=== Section Start ===

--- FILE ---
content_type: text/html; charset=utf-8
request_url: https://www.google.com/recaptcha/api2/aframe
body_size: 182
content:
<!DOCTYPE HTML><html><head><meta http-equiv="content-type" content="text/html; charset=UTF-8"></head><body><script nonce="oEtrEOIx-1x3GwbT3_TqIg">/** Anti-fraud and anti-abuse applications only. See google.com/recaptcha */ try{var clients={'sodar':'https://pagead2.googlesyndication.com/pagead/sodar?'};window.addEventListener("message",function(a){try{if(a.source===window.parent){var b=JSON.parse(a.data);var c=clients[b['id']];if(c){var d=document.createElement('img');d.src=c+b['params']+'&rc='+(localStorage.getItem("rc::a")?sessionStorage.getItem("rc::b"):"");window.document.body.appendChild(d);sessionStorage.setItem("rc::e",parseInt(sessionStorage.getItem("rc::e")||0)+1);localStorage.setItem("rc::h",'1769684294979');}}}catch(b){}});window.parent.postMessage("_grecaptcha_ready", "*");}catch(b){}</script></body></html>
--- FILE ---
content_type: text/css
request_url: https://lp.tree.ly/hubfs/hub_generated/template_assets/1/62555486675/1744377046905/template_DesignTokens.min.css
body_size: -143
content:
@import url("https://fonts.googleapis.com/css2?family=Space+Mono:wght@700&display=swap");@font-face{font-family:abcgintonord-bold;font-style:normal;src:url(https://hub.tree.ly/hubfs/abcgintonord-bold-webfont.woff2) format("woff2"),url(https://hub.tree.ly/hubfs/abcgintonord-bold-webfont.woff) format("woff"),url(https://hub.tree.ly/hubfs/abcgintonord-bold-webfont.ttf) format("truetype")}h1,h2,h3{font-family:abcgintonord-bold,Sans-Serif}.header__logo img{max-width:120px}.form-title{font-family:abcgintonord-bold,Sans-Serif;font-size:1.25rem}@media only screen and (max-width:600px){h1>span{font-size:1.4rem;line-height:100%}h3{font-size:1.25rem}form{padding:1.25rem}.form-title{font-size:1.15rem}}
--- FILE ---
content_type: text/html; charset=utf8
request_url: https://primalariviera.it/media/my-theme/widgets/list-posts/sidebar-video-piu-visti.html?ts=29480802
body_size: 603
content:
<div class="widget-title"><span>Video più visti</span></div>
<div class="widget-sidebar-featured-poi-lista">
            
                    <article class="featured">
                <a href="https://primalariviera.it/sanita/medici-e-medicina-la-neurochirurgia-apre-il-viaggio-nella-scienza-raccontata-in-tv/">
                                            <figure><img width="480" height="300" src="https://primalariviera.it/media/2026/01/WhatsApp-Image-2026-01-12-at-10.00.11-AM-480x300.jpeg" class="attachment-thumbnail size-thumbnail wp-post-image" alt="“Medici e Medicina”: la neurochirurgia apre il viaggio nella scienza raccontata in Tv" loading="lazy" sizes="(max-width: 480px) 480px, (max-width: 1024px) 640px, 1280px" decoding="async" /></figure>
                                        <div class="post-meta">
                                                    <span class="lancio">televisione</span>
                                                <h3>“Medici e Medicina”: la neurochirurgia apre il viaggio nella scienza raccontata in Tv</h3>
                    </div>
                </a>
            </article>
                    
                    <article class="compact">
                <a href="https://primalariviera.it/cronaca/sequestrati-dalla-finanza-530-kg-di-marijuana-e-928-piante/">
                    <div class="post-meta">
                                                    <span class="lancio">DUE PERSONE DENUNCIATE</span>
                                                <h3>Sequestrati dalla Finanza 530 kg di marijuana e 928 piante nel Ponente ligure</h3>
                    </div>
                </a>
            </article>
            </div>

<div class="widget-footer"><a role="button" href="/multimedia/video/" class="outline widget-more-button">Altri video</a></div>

=== Section End ===

Extract every record. Keep wording exact.

--- FILE ---
content_type: text/html; charset=utf-8
request_url: https://www.google.com/recaptcha/api2/aframe
body_size: 182
content:
<!DOCTYPE HTML><html><head><meta http-equiv="content-type" content="text/html; charset=UTF-8"></head><body><script nonce="oEtrEOIx-1x3GwbT3_TqIg">/** Anti-fraud and anti-abuse applications only. See google.com/recaptcha */ try{var clients={'sodar':'https://pagead2.googlesyndication.com/pagead/sodar?'};window.addEventListener("message",function(a){try{if(a.source===window.parent){var b=JSON.parse(a.data);var c=clients[b['id']];if(c){var d=document.createElement('img');d.src=c+b['params']+'&rc='+(localStorage.getItem("rc::a")?sessionStorage.getItem("rc::b"):"");window.document.body.appendChild(d);sessionStorage.setItem("rc::e",parseInt(sessionStorage.getItem("rc::e")||0)+1);localStorage.setItem("rc::h",'1769684294979');}}}catch(b){}});window.parent.postMessage("_grecaptcha_ready", "*");}catch(b){}</script></body></html>
--- FILE ---
content_type: text/css
request_url: https://lp.tree.ly/hubfs/hub_generated/template_assets/1/62555486675/1744377046905/template_DesignTokens.min.css
body_size: -143
content:
@import url("https://fonts.googleapis.com/css2?family=Space+Mono:wght@700&display=swap");@font-face{font-family:abcgintonord-bold;font-style:normal;src:url(https://hub.tree.ly/hubfs/abcgintonord-bold-webfont.woff2) format("woff2"),url(https://hub.tree.ly/hubfs/abcgintonord-bold-webfont.woff) format("woff"),url(https://hub.tree.ly/hubfs/abcgintonord-bold-webfont.ttf) format("truetype")}h1,h2,h3{font-family:abcgintonord-bold,Sans-Serif}.header__logo img{max-width:120px}.form-title{font-family:abcgintonord-bold,Sans-Serif;font-size:1.25rem}@media only screen and (max-width:600px){h1>span{font-size:1.4rem;line-height:100%}h3{font-size:1.25rem}form{padding:1.25rem}.form-title{font-size:1.15rem}}
--- FILE ---
content_type: text/html; charset=utf8
request_url: https://primalariviera.it/media/my-theme/widgets/list-posts/sidebar-video-piu-visti.html?ts=29480802
body_size: 603
content:
<div class="widget-title"><span>Video più visti</span></div>
<div class="widget-sidebar-featured-poi-lista">
            
                    <article class="featured">
                <a href="https://primalariviera.it/sanita/medici-e-medicina-la-neurochirurgia-apre-il-viaggio-nella-scienza-raccontata-in-tv/">
                                            <figure><img width="480" height="300" src="https://primalariviera.it/media/2026/01/WhatsApp-Image-2026-01-12-at-10.00.11-AM-480x300.jpeg" class="attachment-thumbnail size-thumbnail wp-post-image" alt="“Medici e Medicina”: la neurochirurgia apre il viaggio nella scienza raccontata in Tv" loading="lazy" sizes="(max-width: 480px) 480px, (max-width: 1024px) 640px, 1280px" decoding="async" /></figure>
                                        <div class="post-meta">
                                                    <span class="lancio">televisione</span>
                                                <h3>“Medici e Medicina”: la neurochirurgia apre il viaggio nella scienza raccontata in Tv</h3>
                    </div>
                </a>
            </article>
                    
                    <article class="compact">
                <a href="https://primalariviera.it/cronaca/sequestrati-dalla-finanza-530-kg-di-marijuana-e-928-piante/">
                    <div class="post-meta">
                                                    <span class="lancio">DUE PERSONE DENUNCIATE</span>
                                                <h3>Sequestrati dalla Finanza 530 kg di marijuana e 928 piante nel Ponente ligure</h3>
                    </div>
                </a>
            </article>
            </div>

<div class="widget-footer"><a role="button" href="/multimedia/video/" class="outline widget-more-button">Altri video</a></div>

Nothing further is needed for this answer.